Spotlight on Polymer Chemistry Issue 10

by | Apr 8, 2013

The Journal of Polymer Science Part A: Polymer Chemistry highlights some important research in the latest issue.
POLA 51-10
POLA 51-10

Cover of the Journal of Polymer Science Part A: Polymer Chemistry Volume 51 Issue 10

In Volume 51, Issue 10 of the Journal of Polymer Science Part A: Polymer Chemistry, we are spotlighting three noteworthy articles: “Synthesis and Characterization of Novel Brush Copolymers with Biodegradable Polyphosphoester Side Chains for Gene Delivery,” “Diels-Alder Click Reaction for the Preparation of Polycarbonate Block Copolymers,” and “Mixed Substituent Poly[(vinyloxy)cyclotriphosphazenes].”

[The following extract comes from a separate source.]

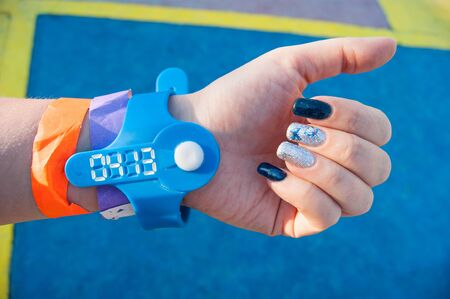 The mood color is blue - a female hand against the blue floor in colored bracelets from the water park, nails are painted in blue too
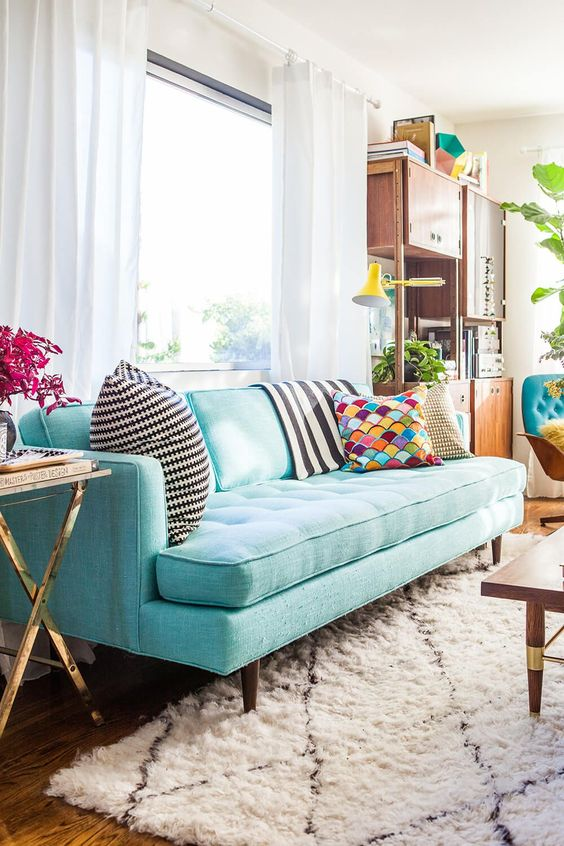 a pretty living room with a turquoise sofa, a modern storage unit, a coffee table and touches of gold here and there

Most nucleic acid molecules (DNA, RNA, etc.) are fragile to enzymatic degradation and therefore require appropriate carriers that can deliver DNA into various kinds of cells enhancing bioavailability and therapeutic efficacy. In addition, coating the vector with nonionic hydrophilic polymers such as polyphosphoester (PPE) can reduce the cytotoxicity and improve stability before cellular uptake. Peihong Ni and colleagues synthesized brush copolymers with biodegradable PPE side chains via a combination of SET-LRP and ROP techniques. These brush copolymers showed low toxicity and favorable transfection efficiency in vitro proving them promising candidates for nonviral polymeric gene vectors.

Aliphatic polycarbonates have very low toxicity, biocompatibility, and biodegradability making them useful for applications such as surgical sutures, bone fixation, and controlled drug delivery. The introduction of functional pendant groups to cyclic carbonate monomers allows precise control over the physical, chemical, and biological properties of the resulting polycarbonate. Umit Tunca and collaborators describe the synthesis of well-defined polycarbonate-based block copolymers using the Diels-Alder click reaction. Diels-Alder doesn’t use any toxic copper catalyst making it more valuable for the preparation of biocompatible polycarbonate.

Inorganic rings can be used as substituents on an organic polymer backbone. Ring opening polymerization of cyclosiloxanes and cyclophosphazenes is the predominant route to polysiloxanes polyphosphazenes while thermal depolymerization often results in reformation of inorganic rings. Christopher Allen and Kenneth Carter report the synthesis of poly(vinyloxycyclotriphosphazenes) which provide hybrid organic-inorganic polymers with a high inorganic content and a potential broader range of thermal stability. A significant reduction in molecular weight compared to the parent polymer was observed and attributed to increased chain transfer.